◆ **Arbeitsauftrag 1**
Mit wie viel Prozent der Stimmen wurde Saskia Esken laut dem Text über den SPD-Parteitag gewählt?
◆ **Arbeitsauftrag 2**
Führe den Text über den SPD-Parteitag im Anschluss an seinen letzten Satz fort.

◆ **Lesetext**
———

Berlin. Die SPD hat ihrer Führungsriege auf einem Parteitag in Berlin ganz klar den Rücken gestärkt. Lars Klingbeil und Saskia Esken bleiben mit guten Ergebnissen die Doppelspitze der Kanzlerpartei. Der Bundesparteitag wählte am Freitag auch Generalsekretär Kevin Kühnert für zwei weitere Jahre. Er fuhr mit 92,55 Prozent das drittbeste Ergebnis aller SPD-Generalsekretäre ein, seitdem das Amt 1999 eingeführt wurde.

Besser als der 34 Jahre alte Kühnert schnitten bei der Wahl eines Generalsekretärs laut SPD nur Franz Müntefering 1999 und Katarina Barley 2015 ab. Auf das schlechteste Ergebnis kam der heutige Bundeskanzler Olaf Scholz 2003 mit 52,6 Prozent - nachdem der damalige Kanzler Gerhard Schröder seine Sozialreformen präsentiert hatte.

Klingbeil erhielt bei der Abstimmung der SPD-Delegierten 85,6 Prozent der Stimmen und damit nur etwas weniger als 2021 mit 86,3 Prozent. Esken kam mit 82,6 Prozent auf ein deutlich besseres Ergebnis als vor zwei Jahren mit 76,7 Prozent. Auch das ist angesichts der Krisenstimmung und der miserablen Umfragewerte der SPD ein deutliches Vertrauensvotum.

Kevin Kühnert, SPD-Generalsekretär
Kevin Kühnert, SPD-Generalsekretär © dpa

In der Stellvertreterriege gibt es ein neues Gesicht: Der Finanzpolitiker Achim Post aus Nordrhein-Westfalen ersetzt Thomas Kutschaty, der als Spitzenkandidat bei der Landtagswahl in Nordrhein-Westfalen im vergangenen Jahr krachend gescheitert war und nicht erneut antrat. Post erhielt 78,2 Prozent der Stimmen.

———

◆ **Bereitgestelltes Material**
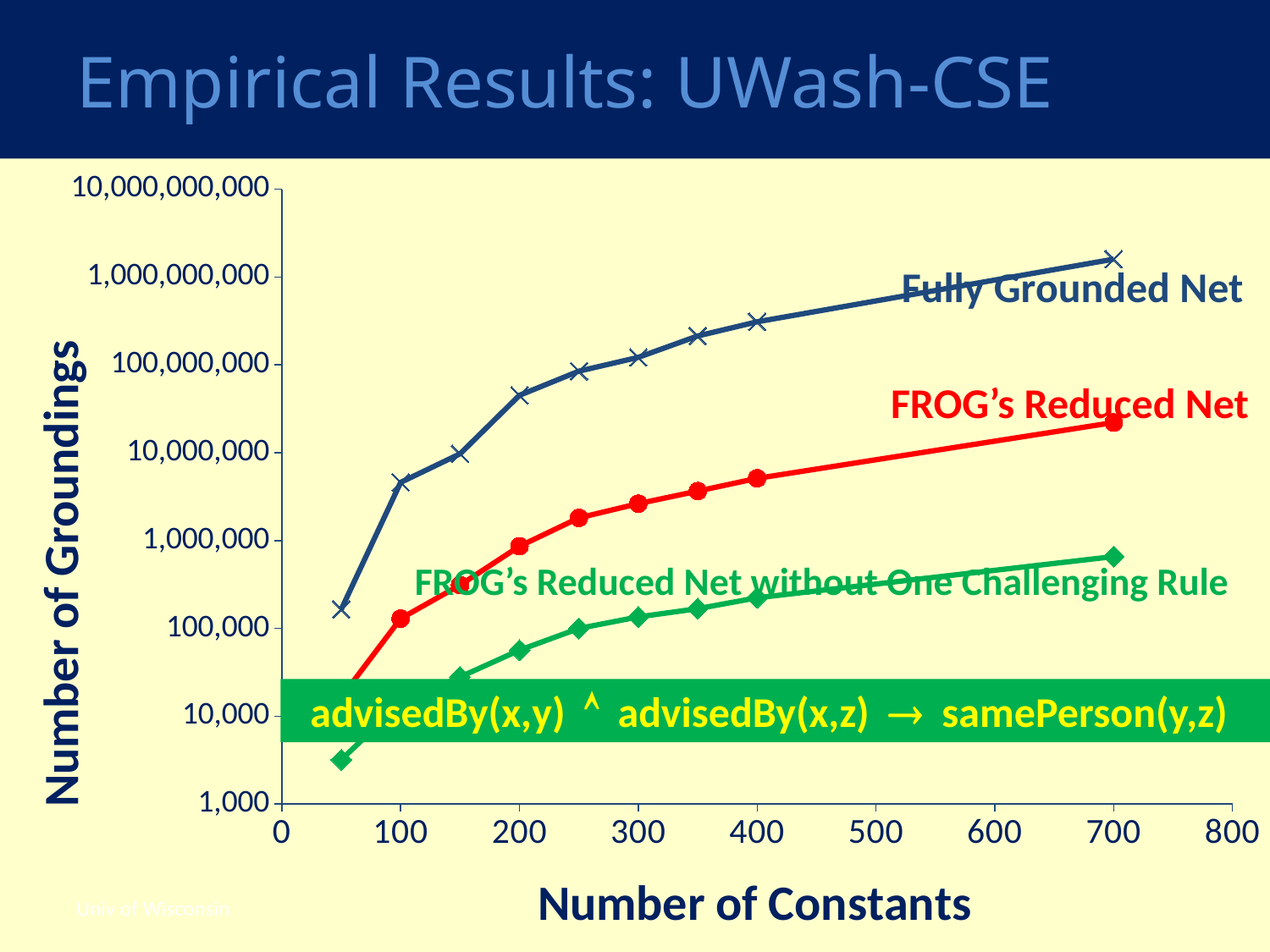
What is the label of the y axis? Number of Groundings Is the value for FROG's Reduced Net at 700 constants greater or less than 10,000,000? greater Does the number of groundings for FROG's Reduced Net rise or fall as the number of constants increases? rise Which is larger at 300 constants: Fully Grounded Net or FROG's Reduced Net? Fully Grounded Net Which series has the lowest number of groundings at 700 constants? FROG's Reduced Net without One Challenging Rule Which series has the highest number of groundings at 700 constants? Fully Grounded Net Is the value for FROG's Reduced Net without One Challenging Rule at 700 constants greater or less than 1,000,000? less Is the value for Fully Grounded Net at 700 constants greater or less than 1,000,000,000? greater What kind of chart is shown on the slide? line chart What is the label of the x axis? Number of Constants How many series are plotted on the chart? 3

———

◆ **Antwort 1**
Saskia Esken erhielt 82,6 Prozent der Stimmen.

◆ **Antwort 2**
Das beste Ergebnis bei der Stellvertreterwahl erzielte Arbeitsminister Hubertus Heil mit 96,6 Prozent der Stimmen. Die saarländische Ministerpräsidentin Anke Rehlinger wurde mit 95,5 Prozent der Stimmen bestätigt, die schleswig-holsteinische Landesvorsitzende Serpil Midyatli mit 79,3 Prozent und Bauministerin Klara Geywitz mit 74,6 Prozent.

Die 62-jährige Esken ist bereits seit vier Jahren SPD-Vorsitzende. Sie hatte sich 2019 zusammen mit Norbert Walter-Borjans in einer Stichwahl der SPD-Mitglieder gegen den heutigen Kanzler Olaf Scholz und seine jetzige Bauministerin Klara Geywitz durchgesetzt.

Nach der Bundestagswahl 2021, bei der die SPD erstmals seit fast 20 Jahren wieder stärkste Partei wurde, rückte der heute 45-jährige Lars Klingbeil für Walter-Borjans in die Doppelspitze auf. Bis zu diesem Zeitpunkt war er Generalsekretär und managte den Wahlkampf, aus dem Scholz schließlich als Kanzler hervorging.

Wahlniederlagen, Migrationspolitik und Haushaltskrise bringen Unruhe

In den ersten beiden Jahren ihrer Amtszeit sahen die beiden ihre Aufgabe vor allem darin, dem ersten SPD-Regierungschef seit 16 Jahren im schwierigen Dreier-Bündnis mit Grünen und FDP den Rücken zu stärken. Krachende Wahlniederlagen in Hessen und Bayern, Unzufriedenheit mit dem Ampel-Kurs in der Migrationspolitik und zuletzt die Haushaltskrise haben allerdings Unruhe in die Partei gebracht und Forderungen nach einer stärkeren Profilierung der SPD laut werden lassen.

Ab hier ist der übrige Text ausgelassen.